The European Account Preservation Order (EAPO) aimed to freeze the bank accounts of debtors to help settle disputes across the EU.
However, the Ministry of Justice (MoJ) decided against accepting the order after a business consultation raised several concerns about the proposed legislation.
Frances Coulson, president of R3 - which has warned of the potential threat to the UK’s rescue culture – said: "Although they were designed to make it easier to recover debts in cross-border cases, in practice the plans would give courts anywhere in the EU power to freeze funds in UK businesses’ banks accounts without warning.
"The rigorous checks and balances over the validity of the claim that we have in the UK were sorely missing from the proposals.
"We are pleased this threat to the UK’s rescue culture has been recognised by today’s decision."
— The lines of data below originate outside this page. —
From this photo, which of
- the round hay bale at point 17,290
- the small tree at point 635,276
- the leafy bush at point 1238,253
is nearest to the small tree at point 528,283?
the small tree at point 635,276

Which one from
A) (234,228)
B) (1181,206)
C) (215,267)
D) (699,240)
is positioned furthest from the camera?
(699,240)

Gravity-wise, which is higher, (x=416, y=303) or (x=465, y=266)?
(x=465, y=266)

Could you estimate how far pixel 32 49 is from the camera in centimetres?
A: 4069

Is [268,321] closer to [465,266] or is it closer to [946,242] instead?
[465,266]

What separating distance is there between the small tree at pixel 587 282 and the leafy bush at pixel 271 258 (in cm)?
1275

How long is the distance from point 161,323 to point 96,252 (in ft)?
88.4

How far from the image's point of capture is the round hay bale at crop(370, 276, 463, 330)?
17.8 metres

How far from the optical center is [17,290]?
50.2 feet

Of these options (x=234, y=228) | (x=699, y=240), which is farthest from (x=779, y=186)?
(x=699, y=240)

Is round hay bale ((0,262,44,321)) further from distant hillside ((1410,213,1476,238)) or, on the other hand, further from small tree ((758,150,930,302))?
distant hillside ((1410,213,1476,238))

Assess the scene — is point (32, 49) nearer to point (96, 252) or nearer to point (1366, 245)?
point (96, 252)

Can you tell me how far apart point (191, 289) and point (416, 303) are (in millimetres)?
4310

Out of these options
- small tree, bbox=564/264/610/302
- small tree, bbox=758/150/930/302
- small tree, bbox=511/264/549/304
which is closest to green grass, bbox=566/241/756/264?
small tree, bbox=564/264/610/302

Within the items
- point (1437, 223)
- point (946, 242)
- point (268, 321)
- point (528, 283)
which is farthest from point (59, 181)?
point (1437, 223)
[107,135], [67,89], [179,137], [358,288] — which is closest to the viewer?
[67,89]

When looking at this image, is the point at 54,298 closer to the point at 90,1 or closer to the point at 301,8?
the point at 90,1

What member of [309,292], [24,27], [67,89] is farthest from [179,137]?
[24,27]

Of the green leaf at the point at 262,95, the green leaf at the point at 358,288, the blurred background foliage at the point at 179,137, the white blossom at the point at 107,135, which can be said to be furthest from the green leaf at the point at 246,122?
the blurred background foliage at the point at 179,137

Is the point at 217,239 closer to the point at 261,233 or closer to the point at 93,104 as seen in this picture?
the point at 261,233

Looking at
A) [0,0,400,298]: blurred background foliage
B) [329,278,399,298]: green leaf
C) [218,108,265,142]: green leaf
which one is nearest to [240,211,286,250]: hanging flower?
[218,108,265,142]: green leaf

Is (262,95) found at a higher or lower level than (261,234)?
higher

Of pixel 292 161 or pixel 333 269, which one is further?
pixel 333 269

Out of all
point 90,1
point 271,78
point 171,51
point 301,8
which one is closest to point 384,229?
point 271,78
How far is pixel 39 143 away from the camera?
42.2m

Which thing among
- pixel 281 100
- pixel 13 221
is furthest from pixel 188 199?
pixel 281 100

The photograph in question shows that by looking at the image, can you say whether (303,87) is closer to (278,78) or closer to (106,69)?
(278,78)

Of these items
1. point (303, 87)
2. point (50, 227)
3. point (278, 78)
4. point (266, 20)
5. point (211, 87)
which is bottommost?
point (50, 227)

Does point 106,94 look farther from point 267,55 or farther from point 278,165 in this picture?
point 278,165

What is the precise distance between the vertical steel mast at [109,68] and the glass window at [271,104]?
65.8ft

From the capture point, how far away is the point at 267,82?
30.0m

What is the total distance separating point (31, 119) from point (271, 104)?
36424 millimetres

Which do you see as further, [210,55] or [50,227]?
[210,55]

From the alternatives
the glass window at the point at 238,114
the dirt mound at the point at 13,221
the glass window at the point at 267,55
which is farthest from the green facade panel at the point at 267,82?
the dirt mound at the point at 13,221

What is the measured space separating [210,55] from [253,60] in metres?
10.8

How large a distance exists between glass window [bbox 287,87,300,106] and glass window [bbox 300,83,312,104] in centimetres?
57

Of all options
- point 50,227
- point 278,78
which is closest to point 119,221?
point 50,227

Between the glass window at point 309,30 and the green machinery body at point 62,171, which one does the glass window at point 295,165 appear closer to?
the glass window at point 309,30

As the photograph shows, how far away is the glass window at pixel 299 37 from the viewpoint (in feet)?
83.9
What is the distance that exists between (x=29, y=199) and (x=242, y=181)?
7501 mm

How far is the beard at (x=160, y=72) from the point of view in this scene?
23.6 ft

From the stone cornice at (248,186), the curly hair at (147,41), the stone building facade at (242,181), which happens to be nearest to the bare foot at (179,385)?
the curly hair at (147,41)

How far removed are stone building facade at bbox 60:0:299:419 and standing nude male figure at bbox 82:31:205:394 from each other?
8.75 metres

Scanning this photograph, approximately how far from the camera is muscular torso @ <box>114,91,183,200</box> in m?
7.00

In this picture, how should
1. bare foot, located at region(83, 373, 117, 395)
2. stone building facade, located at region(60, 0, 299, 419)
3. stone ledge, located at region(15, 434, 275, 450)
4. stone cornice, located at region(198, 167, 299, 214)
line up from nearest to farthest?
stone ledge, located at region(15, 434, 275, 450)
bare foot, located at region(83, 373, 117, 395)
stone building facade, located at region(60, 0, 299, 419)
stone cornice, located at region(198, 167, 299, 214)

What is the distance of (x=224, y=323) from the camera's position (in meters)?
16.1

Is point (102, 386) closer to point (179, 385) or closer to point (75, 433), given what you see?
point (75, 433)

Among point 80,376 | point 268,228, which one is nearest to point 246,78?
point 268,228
According to the MoJ the consultation process identified doubts about the proposal’s 'lack of adequate safeguards' for defendants.
The threshold for obtaining an order was feared to be too low and concerns were raised about the claimant not needing to provide any security to compensate a defendant for losses suffered from the wrongful granting of an order.
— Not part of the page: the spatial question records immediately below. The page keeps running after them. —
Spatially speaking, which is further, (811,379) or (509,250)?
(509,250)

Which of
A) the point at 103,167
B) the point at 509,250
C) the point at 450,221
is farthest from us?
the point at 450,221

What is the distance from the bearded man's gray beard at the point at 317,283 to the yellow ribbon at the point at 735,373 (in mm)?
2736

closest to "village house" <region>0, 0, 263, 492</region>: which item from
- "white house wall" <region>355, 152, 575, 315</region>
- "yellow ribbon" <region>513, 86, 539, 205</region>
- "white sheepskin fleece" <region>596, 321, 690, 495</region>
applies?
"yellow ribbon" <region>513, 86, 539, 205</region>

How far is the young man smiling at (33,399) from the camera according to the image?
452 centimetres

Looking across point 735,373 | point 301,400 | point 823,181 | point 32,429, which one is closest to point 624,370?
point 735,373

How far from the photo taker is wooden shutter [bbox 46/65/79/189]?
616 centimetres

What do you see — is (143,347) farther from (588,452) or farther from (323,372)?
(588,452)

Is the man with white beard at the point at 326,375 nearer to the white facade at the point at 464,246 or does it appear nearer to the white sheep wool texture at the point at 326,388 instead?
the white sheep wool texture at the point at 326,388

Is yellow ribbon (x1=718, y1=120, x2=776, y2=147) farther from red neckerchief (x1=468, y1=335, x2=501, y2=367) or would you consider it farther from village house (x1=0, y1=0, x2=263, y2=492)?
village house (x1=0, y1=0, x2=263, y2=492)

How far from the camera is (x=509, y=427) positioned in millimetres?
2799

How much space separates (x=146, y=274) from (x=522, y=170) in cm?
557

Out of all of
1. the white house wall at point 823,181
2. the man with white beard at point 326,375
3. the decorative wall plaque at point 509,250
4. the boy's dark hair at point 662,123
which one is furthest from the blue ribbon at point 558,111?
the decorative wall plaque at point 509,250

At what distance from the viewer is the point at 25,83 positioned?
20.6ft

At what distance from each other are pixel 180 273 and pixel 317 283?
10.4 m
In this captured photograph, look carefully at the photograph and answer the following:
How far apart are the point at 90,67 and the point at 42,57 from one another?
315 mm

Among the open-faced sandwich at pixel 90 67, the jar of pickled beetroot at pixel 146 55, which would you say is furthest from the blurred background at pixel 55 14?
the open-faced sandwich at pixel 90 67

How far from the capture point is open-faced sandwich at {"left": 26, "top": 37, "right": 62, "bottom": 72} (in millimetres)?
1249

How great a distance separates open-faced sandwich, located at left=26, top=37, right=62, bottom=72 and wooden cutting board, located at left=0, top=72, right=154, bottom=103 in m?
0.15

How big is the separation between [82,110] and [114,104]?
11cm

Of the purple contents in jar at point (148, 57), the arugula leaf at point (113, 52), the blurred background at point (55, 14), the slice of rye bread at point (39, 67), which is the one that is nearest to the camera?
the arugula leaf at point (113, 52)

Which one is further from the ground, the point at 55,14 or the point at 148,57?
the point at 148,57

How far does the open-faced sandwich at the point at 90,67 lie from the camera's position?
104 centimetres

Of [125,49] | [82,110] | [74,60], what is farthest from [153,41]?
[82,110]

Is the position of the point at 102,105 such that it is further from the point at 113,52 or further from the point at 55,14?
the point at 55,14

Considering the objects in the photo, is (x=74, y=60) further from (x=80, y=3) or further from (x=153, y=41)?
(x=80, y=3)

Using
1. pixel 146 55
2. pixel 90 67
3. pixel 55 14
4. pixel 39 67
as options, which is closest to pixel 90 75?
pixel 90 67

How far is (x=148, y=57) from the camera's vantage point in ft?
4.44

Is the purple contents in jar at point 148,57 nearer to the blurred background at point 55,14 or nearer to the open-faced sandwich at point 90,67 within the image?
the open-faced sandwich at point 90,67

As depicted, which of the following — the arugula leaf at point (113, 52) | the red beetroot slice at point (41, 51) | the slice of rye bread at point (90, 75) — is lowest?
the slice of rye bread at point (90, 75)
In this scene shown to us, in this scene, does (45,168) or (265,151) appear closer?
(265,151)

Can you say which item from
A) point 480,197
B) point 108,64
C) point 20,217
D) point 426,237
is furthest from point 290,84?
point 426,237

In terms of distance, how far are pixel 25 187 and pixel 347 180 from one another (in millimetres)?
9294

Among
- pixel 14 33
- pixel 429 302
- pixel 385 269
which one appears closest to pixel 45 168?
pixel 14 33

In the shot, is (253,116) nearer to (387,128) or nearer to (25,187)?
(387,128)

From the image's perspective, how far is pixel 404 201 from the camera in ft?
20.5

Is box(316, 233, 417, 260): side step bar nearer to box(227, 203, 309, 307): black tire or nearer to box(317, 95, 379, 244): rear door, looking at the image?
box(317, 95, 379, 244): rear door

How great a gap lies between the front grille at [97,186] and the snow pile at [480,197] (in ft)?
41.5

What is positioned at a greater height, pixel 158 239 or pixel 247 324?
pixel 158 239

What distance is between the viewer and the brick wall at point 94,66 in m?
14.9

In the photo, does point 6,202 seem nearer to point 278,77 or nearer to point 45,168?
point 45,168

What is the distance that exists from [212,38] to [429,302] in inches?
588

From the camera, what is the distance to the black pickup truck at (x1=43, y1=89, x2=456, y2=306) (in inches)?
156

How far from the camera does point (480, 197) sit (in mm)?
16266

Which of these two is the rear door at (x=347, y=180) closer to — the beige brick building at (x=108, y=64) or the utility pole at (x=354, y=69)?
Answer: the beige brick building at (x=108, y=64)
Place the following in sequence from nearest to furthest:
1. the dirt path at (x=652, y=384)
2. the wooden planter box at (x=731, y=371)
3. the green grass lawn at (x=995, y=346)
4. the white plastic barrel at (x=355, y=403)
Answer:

Consultation feedback also warned it would be too easy to grant an order, increasing the possible dangers posed to companies in the process of restructuring or rescue.
Despite deciding not to accept the proposal the MoJ admitted it hopes to opt in at a later stage.
The Minister of State, Lord McNally, said: "The Government welcomes the Commission’s objective. It supports measures which make it easier for both businesses and citizens to resolve disputes and enforce judgments across borders.
"Although the Government has decided that the UK should not opt in to the proposal now, it intends to participate fully in the negotiations with the hope that sufficient changes will be made to enable a post-adoption opt in."